**Written task**
Starting with the line that contains "As clearly shown here, among the objects", set down each line through the end of the entries below, exactly and with nothing added.

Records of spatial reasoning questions

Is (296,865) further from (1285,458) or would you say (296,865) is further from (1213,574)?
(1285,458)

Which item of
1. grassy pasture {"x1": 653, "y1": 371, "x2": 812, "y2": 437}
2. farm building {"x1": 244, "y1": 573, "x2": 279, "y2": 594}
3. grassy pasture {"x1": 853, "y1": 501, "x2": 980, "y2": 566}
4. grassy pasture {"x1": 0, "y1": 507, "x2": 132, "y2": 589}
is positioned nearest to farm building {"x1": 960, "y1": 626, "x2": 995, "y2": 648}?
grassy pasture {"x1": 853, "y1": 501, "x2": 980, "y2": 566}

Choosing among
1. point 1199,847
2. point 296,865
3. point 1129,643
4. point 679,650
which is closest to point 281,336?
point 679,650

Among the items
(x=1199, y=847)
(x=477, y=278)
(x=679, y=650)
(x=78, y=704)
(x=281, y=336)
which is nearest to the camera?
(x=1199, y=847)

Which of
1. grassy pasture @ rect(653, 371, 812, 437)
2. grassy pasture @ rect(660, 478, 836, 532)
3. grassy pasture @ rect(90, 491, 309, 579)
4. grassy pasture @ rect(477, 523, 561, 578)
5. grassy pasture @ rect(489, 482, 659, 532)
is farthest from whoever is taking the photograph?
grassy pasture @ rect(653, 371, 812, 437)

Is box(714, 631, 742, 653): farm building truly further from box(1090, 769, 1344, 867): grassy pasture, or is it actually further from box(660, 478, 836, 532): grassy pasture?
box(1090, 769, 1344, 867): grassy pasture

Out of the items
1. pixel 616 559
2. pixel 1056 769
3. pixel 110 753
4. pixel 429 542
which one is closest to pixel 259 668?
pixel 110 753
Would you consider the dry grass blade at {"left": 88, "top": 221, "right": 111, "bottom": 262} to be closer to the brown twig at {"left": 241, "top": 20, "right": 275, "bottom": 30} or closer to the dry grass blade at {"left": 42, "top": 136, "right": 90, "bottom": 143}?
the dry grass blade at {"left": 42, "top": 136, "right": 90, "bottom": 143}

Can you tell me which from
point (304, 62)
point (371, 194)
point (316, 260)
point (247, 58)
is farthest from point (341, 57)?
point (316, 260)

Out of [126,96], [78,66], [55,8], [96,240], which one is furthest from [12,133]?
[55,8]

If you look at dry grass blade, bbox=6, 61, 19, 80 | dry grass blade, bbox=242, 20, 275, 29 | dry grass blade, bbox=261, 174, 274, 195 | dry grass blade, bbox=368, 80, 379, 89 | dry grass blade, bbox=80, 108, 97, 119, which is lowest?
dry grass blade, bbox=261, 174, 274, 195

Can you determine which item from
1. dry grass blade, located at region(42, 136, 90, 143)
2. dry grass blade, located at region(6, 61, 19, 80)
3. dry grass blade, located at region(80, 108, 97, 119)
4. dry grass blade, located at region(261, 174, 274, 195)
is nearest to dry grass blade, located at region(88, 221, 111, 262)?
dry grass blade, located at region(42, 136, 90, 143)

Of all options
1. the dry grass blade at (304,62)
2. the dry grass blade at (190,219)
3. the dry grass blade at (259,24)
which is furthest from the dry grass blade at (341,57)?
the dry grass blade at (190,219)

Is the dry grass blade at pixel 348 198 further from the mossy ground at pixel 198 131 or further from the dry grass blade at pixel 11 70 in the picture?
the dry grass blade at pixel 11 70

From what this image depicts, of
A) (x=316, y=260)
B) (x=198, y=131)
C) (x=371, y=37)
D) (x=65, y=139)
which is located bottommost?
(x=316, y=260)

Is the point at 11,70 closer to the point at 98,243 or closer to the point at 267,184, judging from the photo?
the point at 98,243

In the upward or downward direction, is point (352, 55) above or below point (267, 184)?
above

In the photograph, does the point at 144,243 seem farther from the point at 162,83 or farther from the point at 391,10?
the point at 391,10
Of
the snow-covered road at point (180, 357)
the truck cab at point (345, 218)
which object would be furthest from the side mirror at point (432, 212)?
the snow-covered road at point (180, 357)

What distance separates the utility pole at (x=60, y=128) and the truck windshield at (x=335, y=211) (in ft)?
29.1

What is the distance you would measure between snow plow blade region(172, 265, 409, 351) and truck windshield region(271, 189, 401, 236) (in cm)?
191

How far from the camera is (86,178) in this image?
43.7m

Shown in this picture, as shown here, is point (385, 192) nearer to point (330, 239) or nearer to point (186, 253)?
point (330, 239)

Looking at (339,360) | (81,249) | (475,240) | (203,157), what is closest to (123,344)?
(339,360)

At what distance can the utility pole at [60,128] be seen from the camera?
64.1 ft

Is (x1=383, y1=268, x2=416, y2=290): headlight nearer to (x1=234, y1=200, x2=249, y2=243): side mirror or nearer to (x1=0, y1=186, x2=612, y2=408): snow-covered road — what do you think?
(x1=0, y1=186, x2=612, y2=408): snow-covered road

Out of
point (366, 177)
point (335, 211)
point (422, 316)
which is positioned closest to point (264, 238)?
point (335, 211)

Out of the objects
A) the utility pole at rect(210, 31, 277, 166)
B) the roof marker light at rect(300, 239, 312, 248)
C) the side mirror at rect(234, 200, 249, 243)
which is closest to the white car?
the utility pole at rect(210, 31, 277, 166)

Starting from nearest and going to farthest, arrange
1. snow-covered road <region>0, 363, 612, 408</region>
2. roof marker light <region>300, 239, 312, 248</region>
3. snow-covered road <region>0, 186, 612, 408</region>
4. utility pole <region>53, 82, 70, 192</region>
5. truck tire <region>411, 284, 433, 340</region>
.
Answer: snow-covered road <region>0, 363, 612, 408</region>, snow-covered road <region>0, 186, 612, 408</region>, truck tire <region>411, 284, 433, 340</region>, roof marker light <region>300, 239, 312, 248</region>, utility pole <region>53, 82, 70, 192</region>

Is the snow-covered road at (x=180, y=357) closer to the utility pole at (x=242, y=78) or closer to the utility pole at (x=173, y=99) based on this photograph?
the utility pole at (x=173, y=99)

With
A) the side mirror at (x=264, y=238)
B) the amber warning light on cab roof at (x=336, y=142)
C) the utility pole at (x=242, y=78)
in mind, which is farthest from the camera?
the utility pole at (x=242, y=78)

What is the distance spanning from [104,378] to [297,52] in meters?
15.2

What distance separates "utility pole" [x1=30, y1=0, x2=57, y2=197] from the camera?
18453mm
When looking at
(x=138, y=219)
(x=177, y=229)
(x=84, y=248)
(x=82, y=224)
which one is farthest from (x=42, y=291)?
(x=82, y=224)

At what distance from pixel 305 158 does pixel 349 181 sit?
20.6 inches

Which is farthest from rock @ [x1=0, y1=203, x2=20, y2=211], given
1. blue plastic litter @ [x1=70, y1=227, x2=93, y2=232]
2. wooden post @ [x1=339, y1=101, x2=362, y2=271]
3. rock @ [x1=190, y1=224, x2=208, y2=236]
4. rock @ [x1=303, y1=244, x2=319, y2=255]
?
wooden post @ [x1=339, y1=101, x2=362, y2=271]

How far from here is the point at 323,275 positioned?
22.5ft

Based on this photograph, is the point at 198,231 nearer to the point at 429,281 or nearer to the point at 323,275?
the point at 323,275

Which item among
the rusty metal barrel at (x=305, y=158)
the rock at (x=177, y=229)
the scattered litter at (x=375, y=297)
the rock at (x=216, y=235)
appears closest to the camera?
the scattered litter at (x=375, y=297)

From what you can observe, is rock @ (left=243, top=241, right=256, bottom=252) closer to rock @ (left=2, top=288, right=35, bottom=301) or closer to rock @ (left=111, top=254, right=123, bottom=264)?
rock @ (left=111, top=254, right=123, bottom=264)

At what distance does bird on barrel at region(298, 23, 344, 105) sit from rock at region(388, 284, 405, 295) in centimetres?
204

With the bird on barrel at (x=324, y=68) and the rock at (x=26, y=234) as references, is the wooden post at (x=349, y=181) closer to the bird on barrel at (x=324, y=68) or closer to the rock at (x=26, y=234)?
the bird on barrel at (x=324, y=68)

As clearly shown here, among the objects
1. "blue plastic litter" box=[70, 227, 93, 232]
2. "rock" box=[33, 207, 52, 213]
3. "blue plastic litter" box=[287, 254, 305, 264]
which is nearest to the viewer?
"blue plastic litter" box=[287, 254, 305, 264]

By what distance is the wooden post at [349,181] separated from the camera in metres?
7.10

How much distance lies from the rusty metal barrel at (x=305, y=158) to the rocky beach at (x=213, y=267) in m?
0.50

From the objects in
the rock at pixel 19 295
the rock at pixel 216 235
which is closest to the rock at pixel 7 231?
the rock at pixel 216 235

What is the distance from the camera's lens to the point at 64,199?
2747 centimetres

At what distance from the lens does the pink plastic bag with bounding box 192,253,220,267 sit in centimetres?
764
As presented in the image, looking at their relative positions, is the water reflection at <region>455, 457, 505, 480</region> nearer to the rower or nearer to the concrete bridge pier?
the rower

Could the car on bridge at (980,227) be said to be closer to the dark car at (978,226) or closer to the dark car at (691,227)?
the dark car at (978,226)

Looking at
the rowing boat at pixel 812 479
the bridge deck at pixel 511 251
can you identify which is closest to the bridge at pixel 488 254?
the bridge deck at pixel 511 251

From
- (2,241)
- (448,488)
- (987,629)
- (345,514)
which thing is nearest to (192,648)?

**Solved problem**
As clearly shown here, among the objects
1. "blue plastic litter" box=[70, 227, 93, 232]
2. "rock" box=[33, 207, 52, 213]
3. "blue plastic litter" box=[287, 254, 305, 264]
which is nearest to the viewer?
"blue plastic litter" box=[287, 254, 305, 264]

By what distance is the wooden post at [349,181] separated from the camera in metres?
7.10

How much distance lies from the rusty metal barrel at (x=305, y=158) to the rocky beach at (x=213, y=267) in m?
0.50

From the objects in
the rock at pixel 19 295
the rock at pixel 216 235
which is closest to the rock at pixel 7 231?
the rock at pixel 216 235

What is the distance from the camera's lens to the point at 64,199?
2747 centimetres

At what distance from the lens does the pink plastic bag with bounding box 192,253,220,267 sit in centimetres?
764
As presented in the image, looking at their relative positions, is the water reflection at <region>455, 457, 505, 480</region> nearer to the rower or nearer to the concrete bridge pier?
the rower

Could the car on bridge at (980,227) be said to be closer to the dark car at (978,226) or closer to the dark car at (691,227)?
the dark car at (978,226)

Looking at
the rowing boat at pixel 812 479
the bridge deck at pixel 511 251
can you identify which is closest to the bridge at pixel 488 254?
the bridge deck at pixel 511 251

From
- (2,241)
- (448,488)
- (987,629)
- (345,514)
which thing is nearest to (192,648)?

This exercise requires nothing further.